Cuando buscamos una comprensión más profunda de nosotros mismos, tenemos que empezar por situarnos en una observación más íntima de nuestro verdadero estado, nuestro carácter y nuestros deseos más íntimos. Necesitamos observar las intenciones detrás de nuestras acciones, nuestro verdadero carácter y, a partir de esta observación, generar una evaluación honesta de quiénes somos realmente.
Cuando observamos nuestros pensamientos y las verdades que se esconden detrás de todo, debemos pensar, no solo en nosotros mismos, sino también en nuestros semejantes y en las personas de nuestros entornos más cercanos e íntimos. Entonces podemos empezar a ver que existe todo un espectro de imágenes sobre nuestra realidad y sobre los demás, sobre la sociedad, sobre el mundo y sobre la humanidad. Estas imágenes se construyen en los fértiles campos de nuestra imaginación, mediante conceptos e ideas cuyos orígenes no siempre conocemos.
Nacen sin que ni siquiera tengamos claro su origen o naturaleza. Simplemente aceptamos lo que nos llega de nuestro entorno exterior y construimos, sin cuestionarlo, ideas a partir de esas experiencias.
Y todo este mar de ideas se conforma gradualmente en mas imágenes y autoimágenes que -concluimos– somos nosotros mismos u otros.
La consciencia egocéntrica está hecha sin ninguna profundidad. Construye pseudo-verdades, las cree y confía en ellas de forma inconsciente. Somos creyentes inocentes del mundo interior al que dejamos que crezca y nos controle. Este marco lo reforzamos nosotros mismos a lo largo de nuestra vida.
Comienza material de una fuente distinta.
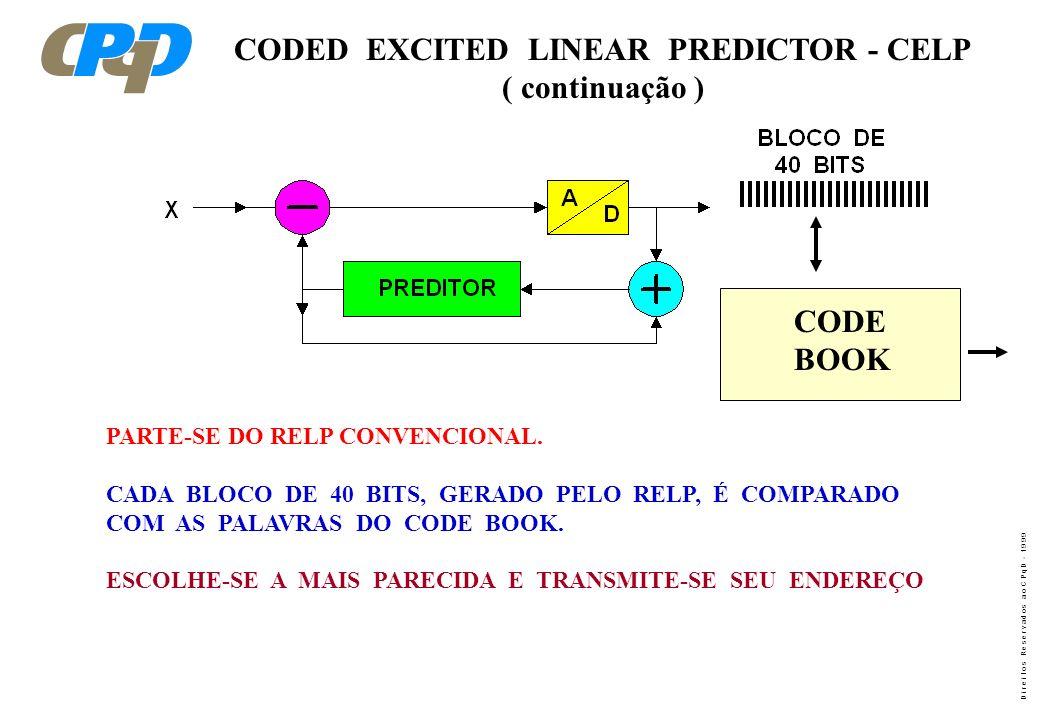 D i r e i t o s R e s e r v a d o s a o C P q D - 1 9 9 9 CODED EXCITED LINEAR PREDICTOR - CELP ( continuação ) PARTE-SE DO RELP CONVENCIONAL. CADA BL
Clasificamos poco a poco aquello que nos parece más real y verdadero.
Todo ello porque lo que más desea nuestro ser es seguridad. Y, en nuestro deseo de seguridad, adaptamos una imagen de nosotros mismos lo más real posible.
Pero, ¿es todo realmente cierto?
¿Este mundo que construimos –nuestro tipo, nuestra herencia familiar, nuestras ideas sobre las personas y los lugares–, se basa realmente en verdades incuestionables?
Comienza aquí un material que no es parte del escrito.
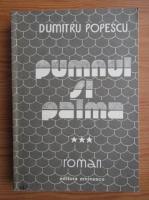 Dumitru Popescu - Pumnul si palma (volumul 3)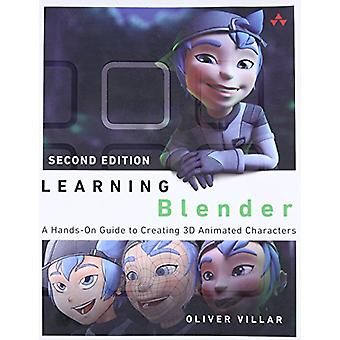 Learning Blender - A Hands-on Guide to Creating 3D Animated Characters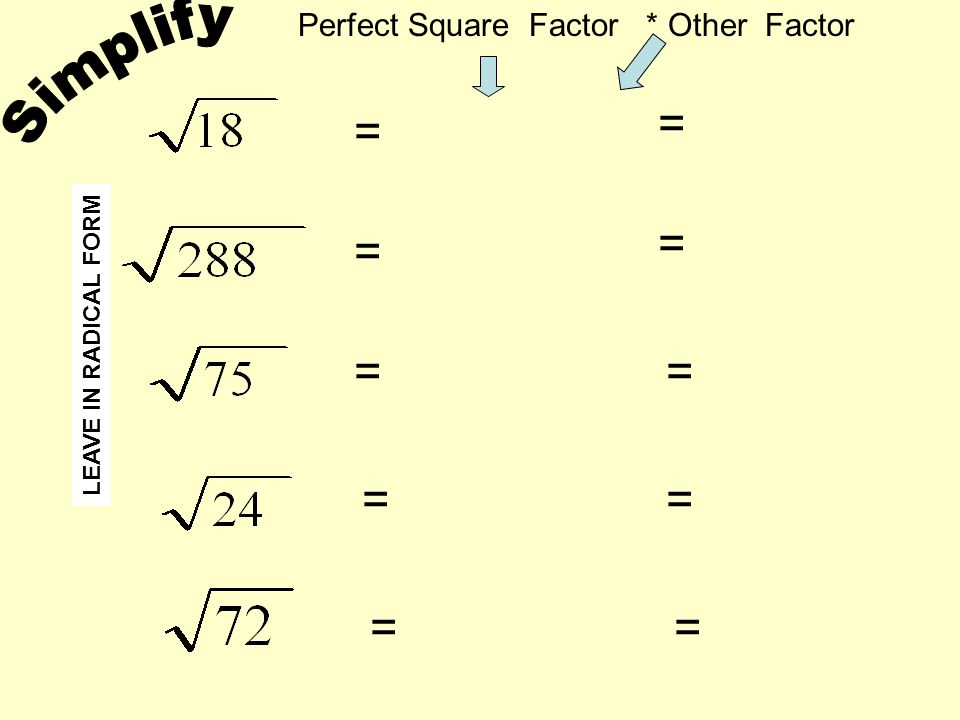 = = = = = = = = = = Perfect Square Factor * Other Factor LEAVE IN RADICAL FORM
¿No hay lugar para que dudemos de todo eso?
¿Somos realmente la personalidad que creemos ser?
En la seguridad transitoria de nuestras vidas, nos valemos de todo tipo de pequeñas y frágiles verdades para poder acallar la voz más fuerte de nuestro interior: la incertidumbre de la vida y el miedo a la muerte.
Así, nuestra psique, nuestro «yo soy» se aferra a una frágil narrativa de ser alguien, de ser un «yo».
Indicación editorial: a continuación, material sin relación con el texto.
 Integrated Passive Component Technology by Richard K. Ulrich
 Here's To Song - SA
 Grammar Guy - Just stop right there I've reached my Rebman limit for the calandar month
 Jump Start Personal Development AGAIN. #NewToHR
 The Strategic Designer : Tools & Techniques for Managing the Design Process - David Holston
Pero la pregunta sigue siendo: ¿qué sé realmente de mí mismo?
Esta pregunta solo puede responderse cuando dejamos de establecer como verdades interiores el mundo de imágenes, ideas y conceptos creados por nosotros mismos; cuando conseguimos despejar todo esto y abrir un espacio de silencio en nosotros, para bajar a la raíz de nuestros sentimientos, a las raíces de nuestro carácter, de nuestro corazón, donde encontramos el centro de lo que verdaderamente somos.
Y cuando logramos abrir este espacio de silencio, donde la confusión de ideas, conceptos, imágenes y deseos ya no están presentes, podremos, consecuentemente, alcanzar la serenidad que proviene de la base central de lo que verdaderamente somos. Y, ciertamente, nos sorprenderemos al descubrir que lo que somos no representa ninguna postura adquirida, ninguna forma de autoprotección para la naturaleza de nuestro ser.
Entonces seremos libres, porque el yo original, puro y verdadero no está comprometido con ningún pensamiento, con ninguna relación, con ninguna idea.
Podemos decir entonces que el verdadero autoconocimiento no es ni contenido, ni idea, ni concepto abstracto.
El verdadero autoconocimiento no tiene nombre ni se identifica con cosas efímeras y externas. Es silencio; calma y no compromiso.